Commentaires de Daniel
Repas n° 1
Les plats ont été choisis et élaborés, avec comme fil directeur, des accords essentiellement de saveurs et de fraîcheur, l’acidité gustative des Sauternes, dans le millésime 1988 étant particulièrement évidente. Les conditions météorologiques, qui ont présidé à la naissance du millésime 1988, ont favorisé le développement d’un botrytis complet donnant un millésime d’exception, grâce à des acidités qui offrent un équilibre magistral aux vins. La puissance, la largeur, et l’opulence de Rabaud Promis, issu de sous-sols argileux, associés à des graves contrastant avec la densité de la texture de Climens, bâti tout en longueur avec une acidité gustative plus apparente due au sous-sol calcaire de cette propriété Les vins ont été dégustés seuls (voir les commentaires ci-dessous) puis avec les mets.
Sauternes : Château Rabaud Promis 1988
La robe présente une teinte dorée soutenue, à très légèrement ambrée, avec des larmes bien dessinées au bord du verre. Le nez est intense, net, et complexe, avec des arômes d’abricots rôtis, de miel, de mangues un peu éthérées, de cire, et de curry. La bouche est riche, pleine, glycérinée, avec beaucoup de velouté dans la texture, les fruits sont parfaitement rôtis soulignant la grande qualité du botrytis; de l’amplitude, du volume, et du gras, en milieu de bouche, la finale est longue, généreuse dans sa chair, et complexe dans l’association des saveurs délivrées par les fruits et les épices, très bien équilibrée par l’acidité inhérente au millésime. Noté 17+
Sauternes : Climens 1988
La robe est jaune dorée, avec des larmes nettes au bord du verre à l’agitation, l’olfaction d’abord discrète, s’ intensifie à l’aération, avec des parfums très purs d’abricot, de fruits exotiques, et d’oranges, rôtis et finement miellés, accompagnés de notes florales, et d’épices (curry dominant ).

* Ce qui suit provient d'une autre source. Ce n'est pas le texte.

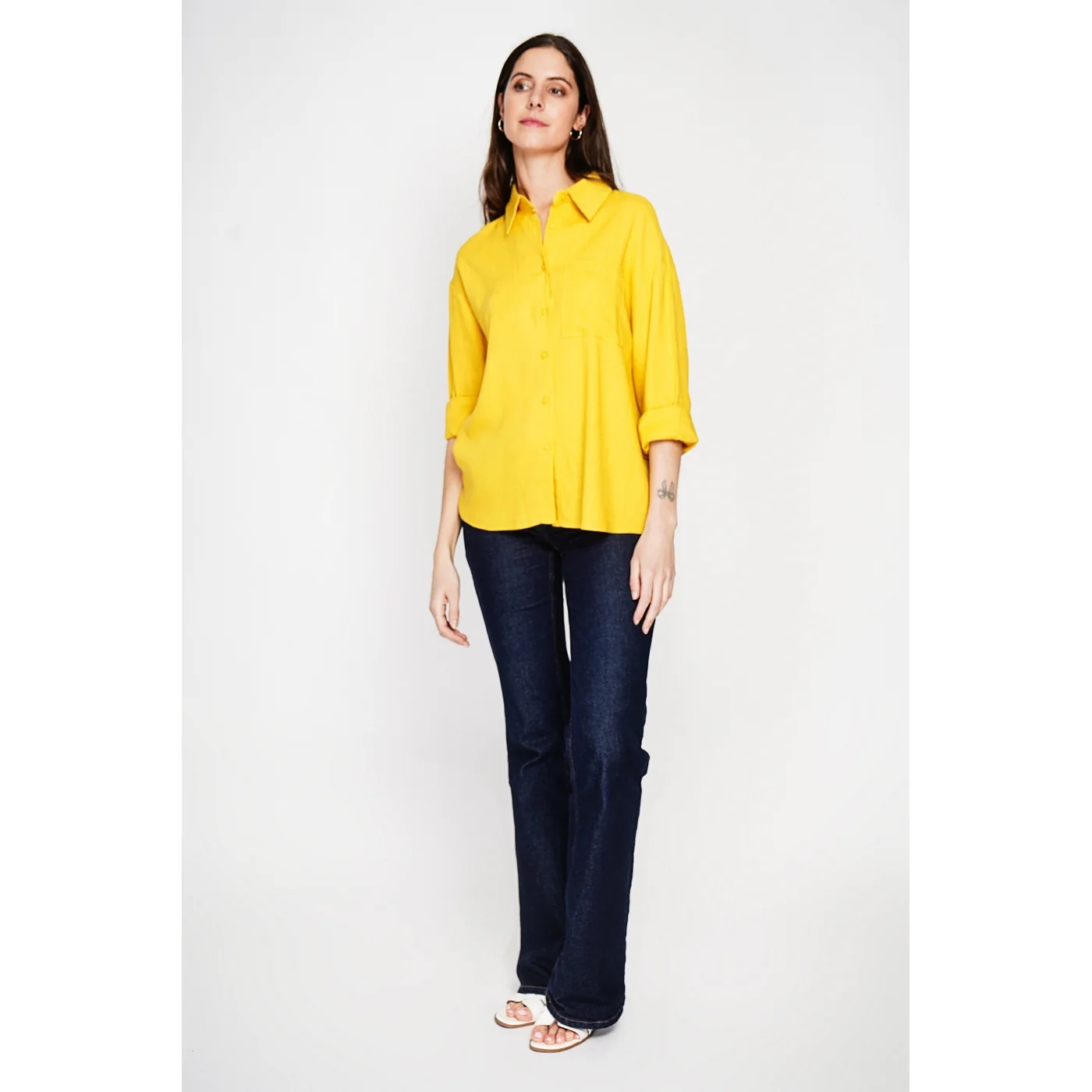 Chemise - Curry - Image 3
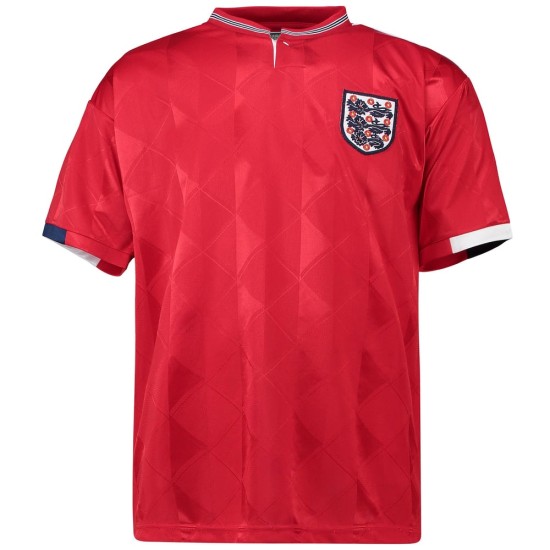 Maillot extérieur 1989 rétro Angleterre homme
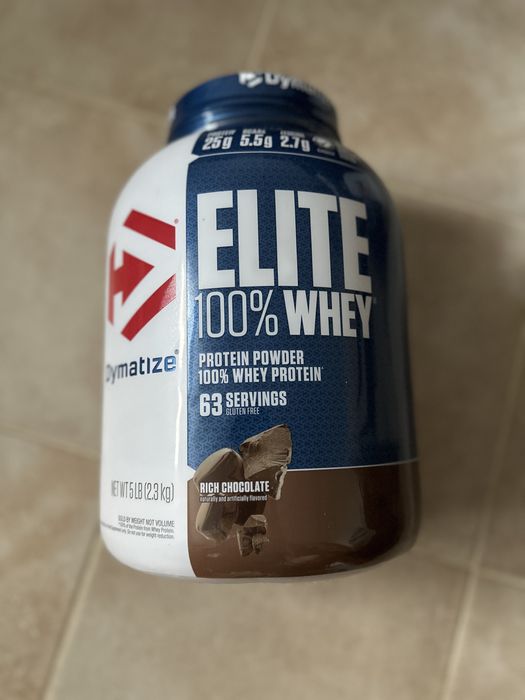 100% Elite Whey Dymatize Nutrition протеїн 63 порції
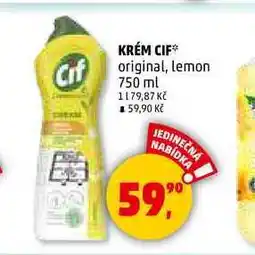 Penny Market Cif KRÉM CIF, 750 ml nabídka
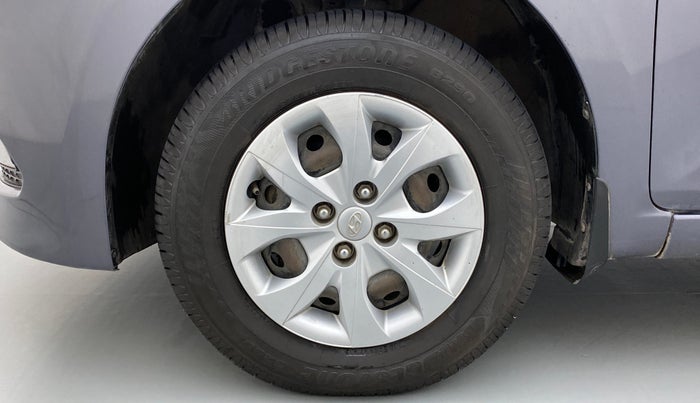 2017 Hyundai Elite i20 SPORTZ 1.2, Petrol, Manual, 58,213 km, Left Front Wheel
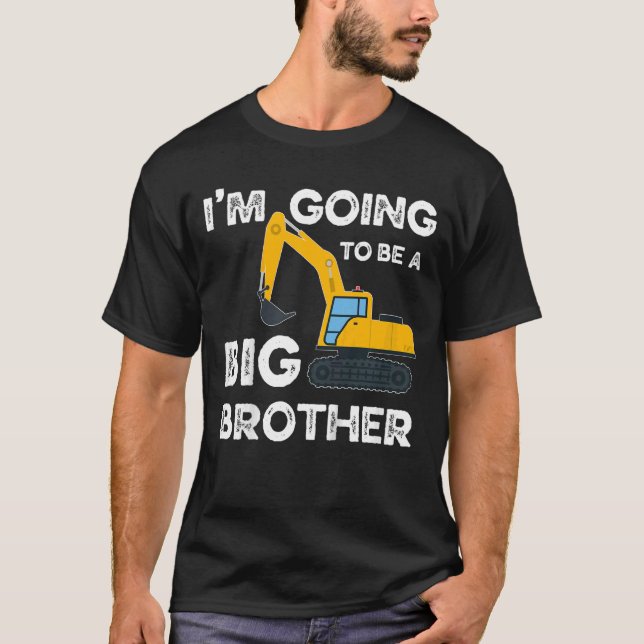 Camiseta Chicos, voy a ser un Gran Hermano Constructor Bo (Anverso)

En bouche, beaucoup de concentration, dans une matière serrée, compacte, au toucher très velouté, rappelant celui du satin. Une grande pureté dans l’expression aromatique des saveurs et dans les sensations de rôti, un centre à la fois fin et dense, qui exprime parfaitement la nature du sous-sols calcaire, les saveurs sont mises en exergue par une remarquable acidité sous-jacente qui étire la longue finale, intense, au dessin épuré, et intensément parfumée par un kaléidoscope d’arômes d'une grande séduction, des notes de curry et de safran persistent en ultime sensation. Noté 18+
Les accords
Bien que les accords de texture n’aient pas été recherchés, il en est un qui m’a paru évident, c’est celui obtenu avec le carpaccio de Saint Jacques et Climens, les textures extrêmement veloutées du coquillage et du vin s’épousaient harmonieusement, avec, en plus, un jeu de saveurs séduisant entre le jus frais de la mangue du plat et les mêmes accents du vin, le curry et le safran du vin élargissant le spectre aromatique du plat.
Il fallait un plat, assez vigoureux dans son expression aromatique, pour ne pas s’en laisser compter par la richesse et l’exubérance de Rabaud Promis. Le ris de veau à la texture plus lâche que celle de la noix de Saint Jacques se mariait bien avec un vin au centre plus large que serré, la puissance du nougat à l’ail a évité que le Sauternes n’écrase le plat, l’accord a fonctionné convenablement.
Le choix de conserver des fruits frais et croquants dans la conception des desserts a contribué à ajouter une dimension acide à celle du vin, la poire et l’orange apportant une tension supplémentaire à celle du Rabaud Promis, et une excellente sensation de fraîcheur à l’ensemble.
La poêlé de kaki et de mangue au sirop de miel, et espuma d’amande, est un mets complexe et délicat. Le vin le plus fin, le plus dense, le plus velouté (Climens) a joué avec ce plat une partition pleine de subtilité et d’élégance, le vin et le mets se répondant avec beaucoup de verve et de jubilation, comme peuvent le faire, dans un exercice de style, deux être se connaissant parfaitement. Un très bel accord.